When I caught Woman of the Photographs at FrightFest 2020, I called it a ‘masterwork of the decade.’ This was Takeshi Kushida’s feature debut, having previously directed a short film back in 2008. Kushida’s film stood out to me as I explored the films on offer, mainly because it did not seem as outwardly horror-like as many other entries. However, I found a very nuanced and unexpected take on the darkness of human psychology – a more internal horror often overlooked.

Everything in Woman of the Photographs is executed with precise intention. Here, every frame has a rich and complex composition, with some exploring notions of symmetry whilst others attempt to capture a sense of community. Every single image feels magical to me, as though there’s an emotional dimension to everything I’m witnessing. Even a simplistic shot of Kai’s studio in the mid-day light fills me with a warm and calming sense, reminding me of summers when I was younger. There is a personal vignette for everyone here, where everyone will find something that reminds them of a unique moment or feeling. It’s a very different approach to horror, closer to a reflection on the human condition than a privation of it. 
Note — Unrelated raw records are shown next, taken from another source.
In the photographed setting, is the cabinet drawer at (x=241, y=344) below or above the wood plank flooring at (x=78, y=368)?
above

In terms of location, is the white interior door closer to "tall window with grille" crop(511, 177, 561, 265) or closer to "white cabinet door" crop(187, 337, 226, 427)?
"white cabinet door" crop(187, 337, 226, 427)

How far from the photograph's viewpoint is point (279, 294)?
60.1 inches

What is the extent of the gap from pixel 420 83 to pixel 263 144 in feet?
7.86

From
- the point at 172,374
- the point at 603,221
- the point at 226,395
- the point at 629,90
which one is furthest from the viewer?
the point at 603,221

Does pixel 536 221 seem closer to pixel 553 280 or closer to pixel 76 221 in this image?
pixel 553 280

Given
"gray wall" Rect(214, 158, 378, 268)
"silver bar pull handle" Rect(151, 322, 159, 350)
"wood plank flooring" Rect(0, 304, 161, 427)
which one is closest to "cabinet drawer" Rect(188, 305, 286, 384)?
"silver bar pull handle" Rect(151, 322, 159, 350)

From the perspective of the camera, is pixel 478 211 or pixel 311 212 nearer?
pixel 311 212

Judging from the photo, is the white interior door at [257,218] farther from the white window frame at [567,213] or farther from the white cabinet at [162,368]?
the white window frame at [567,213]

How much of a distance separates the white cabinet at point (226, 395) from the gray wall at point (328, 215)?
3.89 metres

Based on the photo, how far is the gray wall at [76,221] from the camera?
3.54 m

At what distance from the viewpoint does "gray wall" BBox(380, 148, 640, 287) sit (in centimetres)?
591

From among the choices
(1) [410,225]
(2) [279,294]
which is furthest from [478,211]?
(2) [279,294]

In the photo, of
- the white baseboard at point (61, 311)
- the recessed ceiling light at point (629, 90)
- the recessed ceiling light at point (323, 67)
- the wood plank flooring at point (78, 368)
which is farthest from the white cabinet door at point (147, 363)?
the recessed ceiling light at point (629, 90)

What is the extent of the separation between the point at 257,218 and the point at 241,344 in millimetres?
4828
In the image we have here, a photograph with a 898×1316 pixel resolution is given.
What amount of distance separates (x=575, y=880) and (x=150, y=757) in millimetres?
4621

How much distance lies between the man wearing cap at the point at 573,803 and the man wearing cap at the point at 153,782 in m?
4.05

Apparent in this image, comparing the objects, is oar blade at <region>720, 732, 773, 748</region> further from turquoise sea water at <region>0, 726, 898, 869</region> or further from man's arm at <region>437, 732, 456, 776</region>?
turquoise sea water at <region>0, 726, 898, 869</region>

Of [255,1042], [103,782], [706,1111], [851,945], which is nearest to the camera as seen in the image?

Kushida finds the parasitic manifestations of our consciousness horrific, each one eating away at us and leaving us empty, alongside the collective violence wreaked upon us by the gaze of others. His surreal exploration of social media provokes an intelligent understanding of the social mechanisms that one puts in place to manufacture a specific sense of self. It’s as though we are all Dr Frankenstein, constructing our own internal monster by ripping away at the best parts of ourselves and placing them onto the touchscreen table. This constant re-assessment, re-evaluation, re-designing of ourselves is, in itself, a creature devouring and mutilating us, without us realising. 

Kushida explains that “people often vacillate between their natural selves and their idealised selves”, which is the core of his feature. There’s instability to the human self that is constantly in flux, shifting and morphing – whether this is good or bad doesn’t really matter to Kushida; trying to represent that flux does. We’re constantly concerned about who we are, stuck within a labyrinth of worries, fears, and desires that we cannot find our way out of – we fail to consider the possibility that who we are is different every day.

Woman of the Photographs is genuinely a brilliant conceptualisation of horror, using the psychological ‘Other’ within us – I cannot wait to see what he does next.